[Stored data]
■ ■ ■ ■ ■
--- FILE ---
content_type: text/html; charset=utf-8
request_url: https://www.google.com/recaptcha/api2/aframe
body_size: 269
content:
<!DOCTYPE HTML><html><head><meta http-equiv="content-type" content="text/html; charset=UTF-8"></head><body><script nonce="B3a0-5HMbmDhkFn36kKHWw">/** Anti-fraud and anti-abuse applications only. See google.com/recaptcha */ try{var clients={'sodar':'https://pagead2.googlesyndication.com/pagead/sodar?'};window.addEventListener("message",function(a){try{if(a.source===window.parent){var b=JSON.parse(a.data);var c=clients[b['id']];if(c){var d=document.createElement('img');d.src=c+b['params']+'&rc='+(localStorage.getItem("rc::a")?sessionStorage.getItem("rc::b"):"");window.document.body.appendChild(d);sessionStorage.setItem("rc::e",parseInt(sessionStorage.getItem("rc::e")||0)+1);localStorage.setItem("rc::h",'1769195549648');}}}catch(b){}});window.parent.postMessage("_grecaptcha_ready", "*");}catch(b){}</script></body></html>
■ ■ ■ ■ ■
> **What is expected**
The records above are to be reproduced exactly, with nothing left out.

> **Result of the task**
--- FILE ---
content_type: text/html; charset=utf-8
request_url: https://www.google.com/recaptcha/api2/aframe
body_size: 269
content:
<!DOCTYPE HTML><html><head><meta http-equiv="content-type" content="text/html; charset=UTF-8"></head><body><script nonce="B3a0-5HMbmDhkFn36kKHWw">/** Anti-fraud and anti-abuse applications only. See google.com/recaptcha */ try{var clients={'sodar':'https://pagead2.googlesyndication.com/pagead/sodar?'};window.addEventListener("message",function(a){try{if(a.source===window.parent){var b=JSON.parse(a.data);var c=clients[b['id']];if(c){var d=document.createElement('img');d.src=c+b['params']+'&rc='+(localStorage.getItem("rc::a")?sessionStorage.getItem("rc::b"):"");window.document.body.appendChild(d);sessionStorage.setItem("rc::e",parseInt(sessionStorage.getItem("rc::e")||0)+1);localStorage.setItem("rc::h",'1769195549648');}}}catch(b){}});window.parent.postMessage("_grecaptcha_ready", "*");}catch(b){}</script></body></html>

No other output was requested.